» **Instructions to follow**: Reproduce verbatim the portion of the differential equation thread beginning with "1. ## How to" and continuing through "2. ## Re: How to solve this differential equation?".

# Thread: How to solve this differential equation?

1. ## How to solve this differential equation?

Hello,
How to solve this differential equation $\frac{dy}{dx}=\frac{x+4y-3}{2x+3y-5}$ If we assume $u(x)=\frac{y(x)-\frac15}{x-\frac{11}{5}}$ how to proceed further?

2. ## Re: How to solve this differential equation?

if we let $\displaystyle v=x-\frac{11}{5}$ and $\displaystyle w=y-\frac{1}{5}$

we get

$\displaystyle \frac{\text{dw}}{\text{dx}}=\frac{\text{dy}}{\text {dx}}=\frac{x+4y-3}{2x+3y-5}=\frac{v+4 w}{2 v+3 w}=\frac{1+4u}{2+3u}$

on the other hand $\displaystyle w=u v$ so

$\displaystyle \frac{\text{dw}}{\text{dx}}=u +v \frac{\text{du}}{\text{dx}}=u+\left(x-\frac{11}{5}\right)\frac{\text{du}}{\text{dx}}$

3. ## Re: How to solve this differential equation?

Originally Posted by Idea
if we let $\displaystyle v=x-\frac{11}{5}$ and $\displaystyle w=y-\frac{1}{5}$

we get

$\displaystyle \frac{\text{dw}}{\text{dx}}=\frac{\text{dy}}{\text {dx}}=\frac{x+4y-3}{2x+3y-5}=\frac{v+4 w}{2 v+3 w}=\frac{1+4u}{2+3u}$

on the other hand $\displaystyle w=u v$ so

$\displaystyle \frac{\text{dw}}{\text{dx}}=u +v \frac{\text{du}}{\text{dx}}=u+\left(x-\frac{11}{5}\right)\frac{\text{du}}{\text{dx}}$
Hello,
What would be the interval of validity for x and what would be the initial condition if we assume C=1.

4. ## Re: How to solve this differential equation?

We know that the initial value problem

$\displaystyle y'(x)=\frac{x+4y-3}{2x+3y-5}$ , $\displaystyle y\left(x_0\right)=y_0$

where $\displaystyle \left(x_0,y_0\right)$ is not on the line $\displaystyle 2x+3y-5=0$,

has a unique solution in some interval containing $\displaystyle x_0$

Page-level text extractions
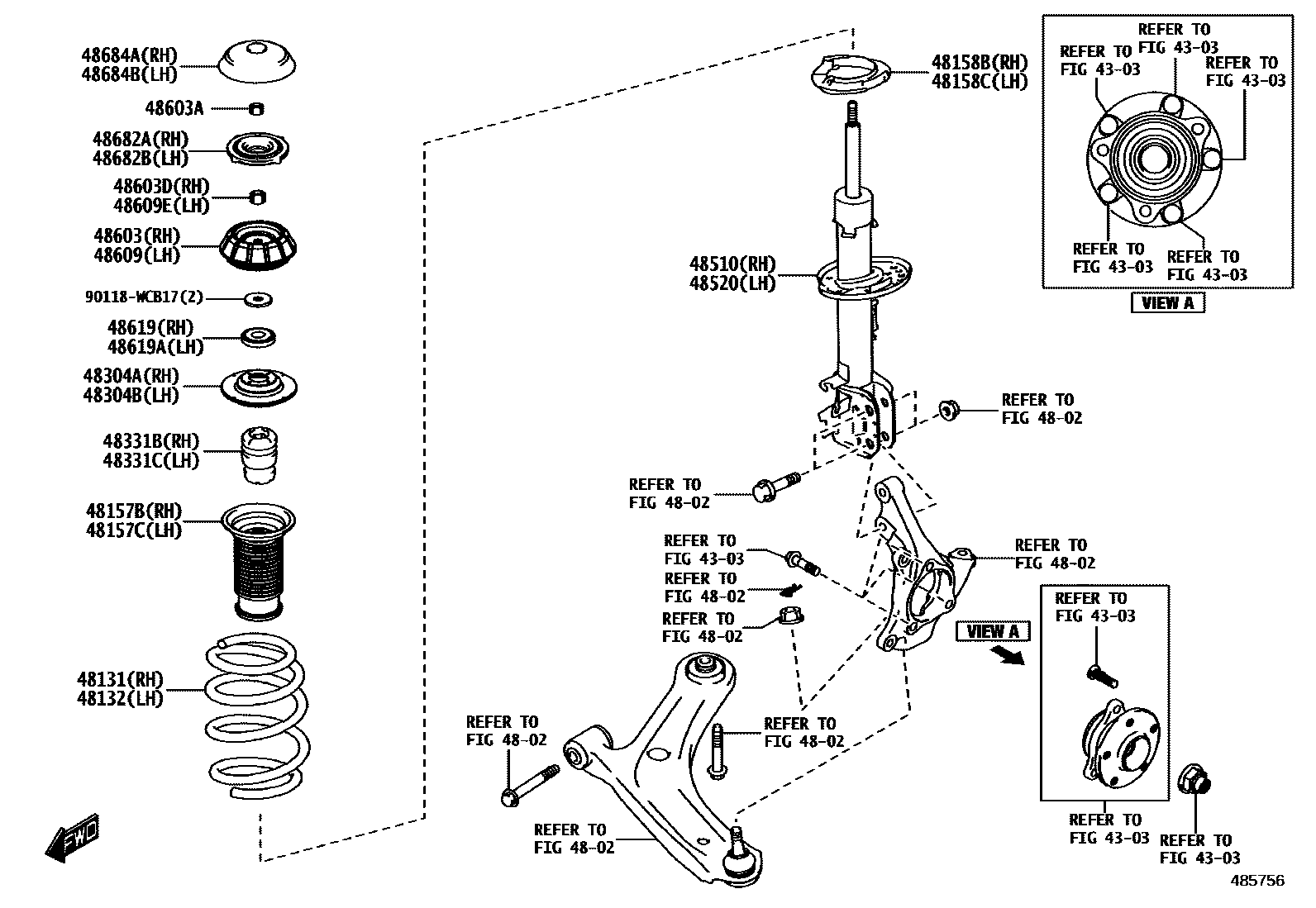 48684A(RH)
48684B(LH)

48603A

48682A(RH)
48682B(LH)

48603D(RH)
48609E(LH)

48603(RH)
48609(LH)

90118-WCB17(2)

48619(RH)
48619A(LH)

48304A(RH)
48304B(LH)

48331B(RH)
48331C(LH)

48157B(RH)
48157C(LH)

48131(RH)
48132(LH)

FWD

48158B(RH)
48158C(LH)

48510(RH)
48520(LH)

REFER TO
FIG 43-03

REFER TO
FIG 43-03

REFER TO
FIG 43-03

REFER TO
FIG 43-03

REFER TO
FIG 43-03

VIEW A

REFER TO
FIG 48-02

REFER TO
FIG 48-02

REFER TO
FIG 43-03

REFER TO
FIG 48-02

REFER TO
FIG 48-02

REFER TO
FIG 48-02

VIEW A

REFER TO
FIG 43-03

REFER TO
FIG 48-02

REFER TO
FIG 48-02

REFER TO
FIG 48-02

REFER TO
FIG 43-03

REFER TO
FIG 43-03

485756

» **Written response**:
1. ## How to solve this differential equation?

Hello,
How to solve this differential equation $\frac{dy}{dx}=\frac{x+4y-3}{2x+3y-5}$ If we assume $u(x)=\frac{y(x)-\frac15}{x-\frac{11}{5}}$ how to proceed further?

2. ## Re: How to solve this differential equation?